(Spatial relation data)
►

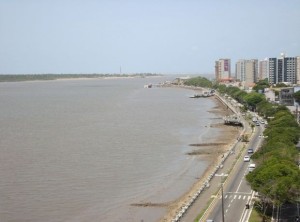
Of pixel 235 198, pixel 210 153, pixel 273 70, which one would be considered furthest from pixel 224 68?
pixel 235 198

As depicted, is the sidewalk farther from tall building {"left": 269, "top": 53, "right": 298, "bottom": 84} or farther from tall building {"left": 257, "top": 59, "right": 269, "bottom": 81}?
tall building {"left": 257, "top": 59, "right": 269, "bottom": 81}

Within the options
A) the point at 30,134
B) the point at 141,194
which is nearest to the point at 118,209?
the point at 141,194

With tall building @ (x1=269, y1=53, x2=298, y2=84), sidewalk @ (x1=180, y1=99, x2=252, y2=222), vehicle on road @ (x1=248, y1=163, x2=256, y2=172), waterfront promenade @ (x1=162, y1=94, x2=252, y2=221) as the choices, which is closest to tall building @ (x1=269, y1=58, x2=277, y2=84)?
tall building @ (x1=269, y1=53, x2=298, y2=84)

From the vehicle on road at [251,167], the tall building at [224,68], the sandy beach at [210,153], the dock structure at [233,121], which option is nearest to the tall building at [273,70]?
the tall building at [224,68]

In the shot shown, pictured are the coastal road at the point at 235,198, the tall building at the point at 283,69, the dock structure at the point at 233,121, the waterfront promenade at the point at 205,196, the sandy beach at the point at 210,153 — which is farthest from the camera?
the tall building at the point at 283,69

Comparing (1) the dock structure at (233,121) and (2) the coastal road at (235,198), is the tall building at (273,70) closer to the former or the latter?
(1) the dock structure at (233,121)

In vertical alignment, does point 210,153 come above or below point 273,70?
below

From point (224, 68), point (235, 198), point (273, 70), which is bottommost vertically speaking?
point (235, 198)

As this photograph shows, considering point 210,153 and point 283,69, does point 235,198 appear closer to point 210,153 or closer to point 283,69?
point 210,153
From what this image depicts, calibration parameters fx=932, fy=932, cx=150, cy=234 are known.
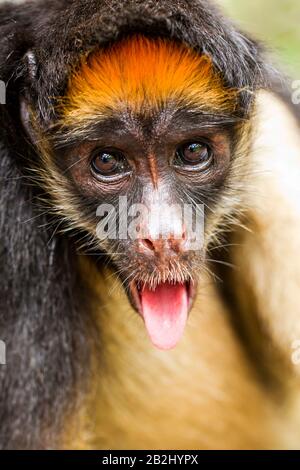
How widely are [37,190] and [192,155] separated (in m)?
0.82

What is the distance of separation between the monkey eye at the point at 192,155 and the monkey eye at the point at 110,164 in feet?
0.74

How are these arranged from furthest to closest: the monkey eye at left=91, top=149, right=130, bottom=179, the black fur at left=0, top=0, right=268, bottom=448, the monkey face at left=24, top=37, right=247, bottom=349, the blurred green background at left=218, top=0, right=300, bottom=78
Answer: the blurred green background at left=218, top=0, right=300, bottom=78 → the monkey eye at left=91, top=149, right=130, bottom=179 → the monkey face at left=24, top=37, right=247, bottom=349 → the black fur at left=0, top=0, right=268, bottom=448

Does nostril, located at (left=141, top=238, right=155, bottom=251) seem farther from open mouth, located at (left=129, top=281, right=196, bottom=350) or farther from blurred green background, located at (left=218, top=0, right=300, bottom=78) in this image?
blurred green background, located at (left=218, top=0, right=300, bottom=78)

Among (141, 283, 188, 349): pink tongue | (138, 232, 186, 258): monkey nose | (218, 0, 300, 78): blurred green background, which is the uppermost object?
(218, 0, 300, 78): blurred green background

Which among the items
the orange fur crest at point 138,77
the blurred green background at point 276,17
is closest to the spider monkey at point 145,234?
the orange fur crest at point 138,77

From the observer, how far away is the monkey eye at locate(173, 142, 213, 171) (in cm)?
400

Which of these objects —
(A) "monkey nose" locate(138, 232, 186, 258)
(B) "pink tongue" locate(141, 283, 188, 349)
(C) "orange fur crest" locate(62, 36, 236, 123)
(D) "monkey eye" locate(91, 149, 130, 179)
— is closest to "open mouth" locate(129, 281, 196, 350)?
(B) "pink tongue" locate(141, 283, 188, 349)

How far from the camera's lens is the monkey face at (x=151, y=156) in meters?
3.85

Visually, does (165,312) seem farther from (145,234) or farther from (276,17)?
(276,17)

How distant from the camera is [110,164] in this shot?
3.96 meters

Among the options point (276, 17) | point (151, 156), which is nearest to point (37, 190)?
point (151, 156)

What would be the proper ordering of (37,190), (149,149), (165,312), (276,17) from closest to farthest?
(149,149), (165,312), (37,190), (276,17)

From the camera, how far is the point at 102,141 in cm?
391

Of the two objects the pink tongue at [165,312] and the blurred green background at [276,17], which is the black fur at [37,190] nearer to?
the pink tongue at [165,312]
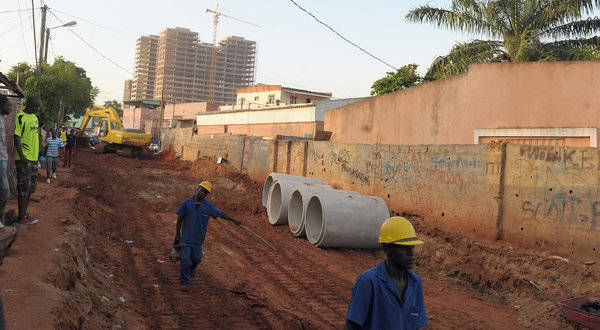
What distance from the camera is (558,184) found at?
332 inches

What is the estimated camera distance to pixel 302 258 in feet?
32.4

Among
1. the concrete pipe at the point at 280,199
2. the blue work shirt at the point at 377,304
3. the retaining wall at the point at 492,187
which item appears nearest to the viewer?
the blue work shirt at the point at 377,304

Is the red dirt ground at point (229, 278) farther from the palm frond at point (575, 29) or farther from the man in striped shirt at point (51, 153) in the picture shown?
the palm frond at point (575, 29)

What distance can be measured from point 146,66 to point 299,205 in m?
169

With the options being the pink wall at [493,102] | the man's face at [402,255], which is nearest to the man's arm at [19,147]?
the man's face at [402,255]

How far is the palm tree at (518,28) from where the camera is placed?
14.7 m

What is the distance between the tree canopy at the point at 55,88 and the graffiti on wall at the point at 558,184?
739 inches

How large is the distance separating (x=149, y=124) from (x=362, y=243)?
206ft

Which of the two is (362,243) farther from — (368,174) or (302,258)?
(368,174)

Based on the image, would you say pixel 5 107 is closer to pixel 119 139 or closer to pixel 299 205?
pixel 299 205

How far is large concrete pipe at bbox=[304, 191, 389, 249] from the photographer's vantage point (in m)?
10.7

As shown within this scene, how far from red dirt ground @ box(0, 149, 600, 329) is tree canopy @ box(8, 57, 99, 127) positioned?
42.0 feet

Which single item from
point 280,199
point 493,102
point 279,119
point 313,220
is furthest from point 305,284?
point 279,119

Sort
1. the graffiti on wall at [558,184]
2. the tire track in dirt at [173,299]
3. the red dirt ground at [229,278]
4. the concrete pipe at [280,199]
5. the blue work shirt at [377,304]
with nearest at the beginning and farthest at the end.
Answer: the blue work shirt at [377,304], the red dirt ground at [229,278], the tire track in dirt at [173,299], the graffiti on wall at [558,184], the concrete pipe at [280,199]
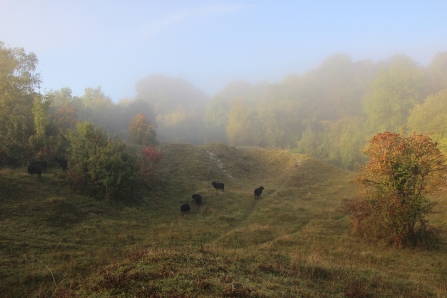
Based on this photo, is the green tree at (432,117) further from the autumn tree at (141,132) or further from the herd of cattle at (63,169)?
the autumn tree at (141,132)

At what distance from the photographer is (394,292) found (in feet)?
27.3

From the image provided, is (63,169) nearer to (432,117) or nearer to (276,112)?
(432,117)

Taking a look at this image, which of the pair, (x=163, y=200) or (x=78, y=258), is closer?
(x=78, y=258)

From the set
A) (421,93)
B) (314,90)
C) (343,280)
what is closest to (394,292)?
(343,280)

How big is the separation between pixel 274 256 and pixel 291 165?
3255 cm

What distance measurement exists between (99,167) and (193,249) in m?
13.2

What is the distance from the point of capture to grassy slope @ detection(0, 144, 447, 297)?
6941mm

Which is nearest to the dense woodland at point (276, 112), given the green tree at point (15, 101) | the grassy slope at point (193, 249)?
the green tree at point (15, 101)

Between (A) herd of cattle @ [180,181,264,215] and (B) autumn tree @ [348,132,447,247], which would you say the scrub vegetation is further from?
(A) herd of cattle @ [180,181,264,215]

◄
►

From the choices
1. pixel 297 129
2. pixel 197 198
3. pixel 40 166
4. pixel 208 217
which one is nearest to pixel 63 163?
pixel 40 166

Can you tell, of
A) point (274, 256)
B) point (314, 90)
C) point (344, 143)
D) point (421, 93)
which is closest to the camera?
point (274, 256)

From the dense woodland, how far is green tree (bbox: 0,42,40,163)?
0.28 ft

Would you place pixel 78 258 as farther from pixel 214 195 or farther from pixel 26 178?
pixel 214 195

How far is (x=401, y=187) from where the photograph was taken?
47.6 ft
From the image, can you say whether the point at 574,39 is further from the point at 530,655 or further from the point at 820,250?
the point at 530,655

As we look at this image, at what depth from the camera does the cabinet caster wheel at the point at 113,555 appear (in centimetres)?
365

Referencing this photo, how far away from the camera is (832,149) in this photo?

◄
►

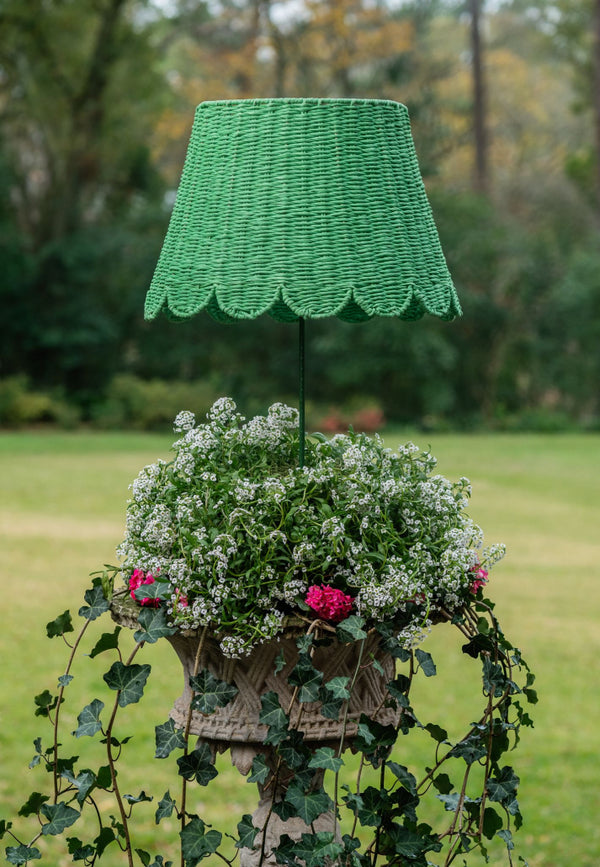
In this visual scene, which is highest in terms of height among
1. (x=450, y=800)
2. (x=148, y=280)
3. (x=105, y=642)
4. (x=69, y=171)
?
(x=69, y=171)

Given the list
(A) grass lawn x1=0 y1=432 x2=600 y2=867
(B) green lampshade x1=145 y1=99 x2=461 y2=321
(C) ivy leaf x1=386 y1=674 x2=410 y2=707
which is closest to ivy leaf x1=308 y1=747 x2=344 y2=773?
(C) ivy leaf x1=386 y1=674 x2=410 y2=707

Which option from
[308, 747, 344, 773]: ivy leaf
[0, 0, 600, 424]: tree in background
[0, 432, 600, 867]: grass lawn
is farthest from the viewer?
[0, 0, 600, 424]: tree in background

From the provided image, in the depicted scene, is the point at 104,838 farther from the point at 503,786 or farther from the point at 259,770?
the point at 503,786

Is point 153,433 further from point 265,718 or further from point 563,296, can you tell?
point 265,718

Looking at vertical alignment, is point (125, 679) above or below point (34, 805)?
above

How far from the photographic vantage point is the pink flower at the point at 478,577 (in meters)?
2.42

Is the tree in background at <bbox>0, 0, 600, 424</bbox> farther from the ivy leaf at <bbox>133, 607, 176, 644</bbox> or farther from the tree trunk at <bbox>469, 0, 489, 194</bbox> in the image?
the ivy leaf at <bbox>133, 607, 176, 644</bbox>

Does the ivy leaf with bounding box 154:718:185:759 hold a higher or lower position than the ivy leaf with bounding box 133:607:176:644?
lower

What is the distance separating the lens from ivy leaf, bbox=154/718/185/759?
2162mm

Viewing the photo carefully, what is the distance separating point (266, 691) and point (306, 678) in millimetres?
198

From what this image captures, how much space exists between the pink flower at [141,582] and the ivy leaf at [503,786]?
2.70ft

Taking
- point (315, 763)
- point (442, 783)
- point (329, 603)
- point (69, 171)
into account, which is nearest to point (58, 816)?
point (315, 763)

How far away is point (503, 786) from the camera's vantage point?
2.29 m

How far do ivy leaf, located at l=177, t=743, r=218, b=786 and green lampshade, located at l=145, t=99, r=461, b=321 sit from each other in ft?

◄

→ **Instructions for the task**:
Gather every line from the data above that contains the word "concrete", treating uppercase and lowercase letters as different.

→ **Answer to the task**:
1. the concrete pipe at the point at 280,199
How far is large concrete pipe at bbox=[304, 191, 389, 249] from the photographer's vantage point (in m)?
4. the concrete pipe at [280,199]
Answer: the blue work shirt at [377,304], the red dirt ground at [229,278], the tire track in dirt at [173,299], the graffiti on wall at [558,184], the concrete pipe at [280,199]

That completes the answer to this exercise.